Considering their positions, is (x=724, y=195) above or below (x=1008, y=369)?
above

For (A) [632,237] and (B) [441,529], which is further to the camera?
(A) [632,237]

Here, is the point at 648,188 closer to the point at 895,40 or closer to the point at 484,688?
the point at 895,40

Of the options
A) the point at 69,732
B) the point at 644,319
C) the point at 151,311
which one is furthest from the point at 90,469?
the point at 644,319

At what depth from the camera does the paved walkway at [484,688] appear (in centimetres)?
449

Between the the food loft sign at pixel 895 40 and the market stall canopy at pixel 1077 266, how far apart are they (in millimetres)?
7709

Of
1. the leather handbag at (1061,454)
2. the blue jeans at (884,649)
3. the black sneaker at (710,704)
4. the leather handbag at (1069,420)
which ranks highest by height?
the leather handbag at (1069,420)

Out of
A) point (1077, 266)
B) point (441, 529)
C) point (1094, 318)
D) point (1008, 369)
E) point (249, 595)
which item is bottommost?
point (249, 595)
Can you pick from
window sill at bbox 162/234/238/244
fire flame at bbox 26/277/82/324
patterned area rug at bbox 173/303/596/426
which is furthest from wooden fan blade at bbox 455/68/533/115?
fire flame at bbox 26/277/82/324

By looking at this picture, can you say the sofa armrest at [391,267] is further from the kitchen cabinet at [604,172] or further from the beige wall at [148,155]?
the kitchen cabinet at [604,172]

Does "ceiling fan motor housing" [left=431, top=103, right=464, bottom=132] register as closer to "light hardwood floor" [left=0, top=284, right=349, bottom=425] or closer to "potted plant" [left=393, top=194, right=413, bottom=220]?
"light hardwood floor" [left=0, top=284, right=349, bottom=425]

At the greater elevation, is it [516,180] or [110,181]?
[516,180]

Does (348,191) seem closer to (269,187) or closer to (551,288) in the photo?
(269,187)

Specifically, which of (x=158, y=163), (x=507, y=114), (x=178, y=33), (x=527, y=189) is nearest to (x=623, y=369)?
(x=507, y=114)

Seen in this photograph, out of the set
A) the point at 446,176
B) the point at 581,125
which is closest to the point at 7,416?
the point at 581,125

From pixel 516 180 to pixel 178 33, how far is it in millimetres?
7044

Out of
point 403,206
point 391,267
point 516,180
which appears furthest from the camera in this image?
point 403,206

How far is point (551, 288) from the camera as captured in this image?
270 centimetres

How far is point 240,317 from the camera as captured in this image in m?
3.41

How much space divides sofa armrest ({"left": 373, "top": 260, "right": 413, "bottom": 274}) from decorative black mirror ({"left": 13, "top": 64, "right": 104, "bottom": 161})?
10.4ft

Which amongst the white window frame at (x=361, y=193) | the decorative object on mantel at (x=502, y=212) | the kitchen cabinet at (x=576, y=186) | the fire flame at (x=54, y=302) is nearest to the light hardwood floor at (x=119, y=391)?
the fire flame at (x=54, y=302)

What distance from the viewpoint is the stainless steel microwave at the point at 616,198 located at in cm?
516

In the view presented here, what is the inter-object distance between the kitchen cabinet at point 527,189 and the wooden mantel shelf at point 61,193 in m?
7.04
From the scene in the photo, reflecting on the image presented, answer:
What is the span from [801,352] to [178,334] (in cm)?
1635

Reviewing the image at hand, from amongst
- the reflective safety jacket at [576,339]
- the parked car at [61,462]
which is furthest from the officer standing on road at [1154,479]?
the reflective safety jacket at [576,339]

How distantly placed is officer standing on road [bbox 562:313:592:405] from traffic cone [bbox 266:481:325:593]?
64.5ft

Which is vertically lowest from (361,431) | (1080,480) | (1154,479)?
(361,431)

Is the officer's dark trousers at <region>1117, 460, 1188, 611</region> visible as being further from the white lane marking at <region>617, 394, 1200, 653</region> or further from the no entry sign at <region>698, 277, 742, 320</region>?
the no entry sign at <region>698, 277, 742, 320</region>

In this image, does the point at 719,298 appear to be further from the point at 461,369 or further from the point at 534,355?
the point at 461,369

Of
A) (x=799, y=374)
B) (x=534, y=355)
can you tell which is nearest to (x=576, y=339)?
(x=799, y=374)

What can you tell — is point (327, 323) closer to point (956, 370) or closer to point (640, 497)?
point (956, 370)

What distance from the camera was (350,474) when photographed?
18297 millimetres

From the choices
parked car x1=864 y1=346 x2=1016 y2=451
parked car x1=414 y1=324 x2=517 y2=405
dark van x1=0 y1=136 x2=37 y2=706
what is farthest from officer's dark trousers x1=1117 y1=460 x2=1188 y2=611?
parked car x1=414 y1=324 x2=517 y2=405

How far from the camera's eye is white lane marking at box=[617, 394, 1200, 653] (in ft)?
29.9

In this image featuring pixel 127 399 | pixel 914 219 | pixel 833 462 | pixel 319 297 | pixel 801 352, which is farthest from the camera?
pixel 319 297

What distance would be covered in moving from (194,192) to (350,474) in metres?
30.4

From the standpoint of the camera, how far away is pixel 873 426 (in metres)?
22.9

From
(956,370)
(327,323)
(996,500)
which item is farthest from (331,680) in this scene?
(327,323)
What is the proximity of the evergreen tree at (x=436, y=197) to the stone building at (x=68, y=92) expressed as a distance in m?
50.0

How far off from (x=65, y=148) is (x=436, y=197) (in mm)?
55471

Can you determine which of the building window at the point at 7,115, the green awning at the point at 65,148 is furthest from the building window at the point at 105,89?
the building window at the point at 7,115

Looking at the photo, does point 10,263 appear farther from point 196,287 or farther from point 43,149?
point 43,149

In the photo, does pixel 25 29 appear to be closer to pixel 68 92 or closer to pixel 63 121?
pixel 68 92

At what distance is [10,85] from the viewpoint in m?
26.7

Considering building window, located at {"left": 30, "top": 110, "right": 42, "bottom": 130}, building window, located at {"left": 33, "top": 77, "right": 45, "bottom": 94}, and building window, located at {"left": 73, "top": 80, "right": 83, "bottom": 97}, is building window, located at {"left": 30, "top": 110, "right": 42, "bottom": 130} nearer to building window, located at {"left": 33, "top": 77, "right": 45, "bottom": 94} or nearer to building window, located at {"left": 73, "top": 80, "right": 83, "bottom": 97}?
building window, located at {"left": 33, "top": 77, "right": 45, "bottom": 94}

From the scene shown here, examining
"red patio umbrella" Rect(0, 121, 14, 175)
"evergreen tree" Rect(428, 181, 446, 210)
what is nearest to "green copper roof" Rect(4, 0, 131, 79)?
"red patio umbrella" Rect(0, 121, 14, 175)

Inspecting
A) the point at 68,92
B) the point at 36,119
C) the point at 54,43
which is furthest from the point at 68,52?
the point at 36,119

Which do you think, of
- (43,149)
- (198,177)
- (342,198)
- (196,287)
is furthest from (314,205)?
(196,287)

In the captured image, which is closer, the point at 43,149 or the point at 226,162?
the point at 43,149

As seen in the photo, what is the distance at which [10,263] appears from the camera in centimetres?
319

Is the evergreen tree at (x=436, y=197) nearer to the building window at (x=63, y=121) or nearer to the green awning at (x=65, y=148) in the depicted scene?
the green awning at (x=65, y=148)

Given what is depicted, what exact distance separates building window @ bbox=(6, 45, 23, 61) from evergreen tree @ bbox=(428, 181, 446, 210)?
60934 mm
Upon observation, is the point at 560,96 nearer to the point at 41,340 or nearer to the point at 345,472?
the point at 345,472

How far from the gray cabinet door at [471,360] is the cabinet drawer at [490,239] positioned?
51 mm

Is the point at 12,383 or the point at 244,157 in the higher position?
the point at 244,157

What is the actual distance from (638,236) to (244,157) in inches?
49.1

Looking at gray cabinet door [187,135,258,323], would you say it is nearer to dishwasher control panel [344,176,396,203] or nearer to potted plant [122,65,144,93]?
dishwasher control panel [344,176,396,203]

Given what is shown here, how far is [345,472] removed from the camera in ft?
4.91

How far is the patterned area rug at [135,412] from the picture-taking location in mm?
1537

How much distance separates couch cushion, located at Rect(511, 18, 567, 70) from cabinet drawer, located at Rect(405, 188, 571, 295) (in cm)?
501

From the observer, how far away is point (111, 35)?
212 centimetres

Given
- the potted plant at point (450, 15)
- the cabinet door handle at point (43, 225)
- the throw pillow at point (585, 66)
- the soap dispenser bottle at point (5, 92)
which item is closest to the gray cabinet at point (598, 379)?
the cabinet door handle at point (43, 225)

┄┄┄┄┄┄┄┄┄┄┄┄┄┄┄┄┄┄┄┄

**Goal:**
From the line containing "Looking at gray" through the closing line of the material above, return every line exactly and omit all others.

**Reply to the task:**
Looking at gray cabinet door [187,135,258,323], would you say it is nearer to dishwasher control panel [344,176,396,203] or nearer to potted plant [122,65,144,93]?
dishwasher control panel [344,176,396,203]

Given what is shown here, how far is [345,472] removed from the camera in ft?
4.91

How far is the patterned area rug at [135,412] from the picture-taking location in mm?
1537

How much distance separates couch cushion, located at Rect(511, 18, 567, 70) from cabinet drawer, located at Rect(405, 188, 571, 295) (in cm)?
501

From the observer, how far away is point (111, 35)?
212 centimetres

Given
- the potted plant at point (450, 15)
- the cabinet door handle at point (43, 225)
- the throw pillow at point (585, 66)
- the soap dispenser bottle at point (5, 92)
which item is closest to the gray cabinet at point (598, 379)?
the cabinet door handle at point (43, 225)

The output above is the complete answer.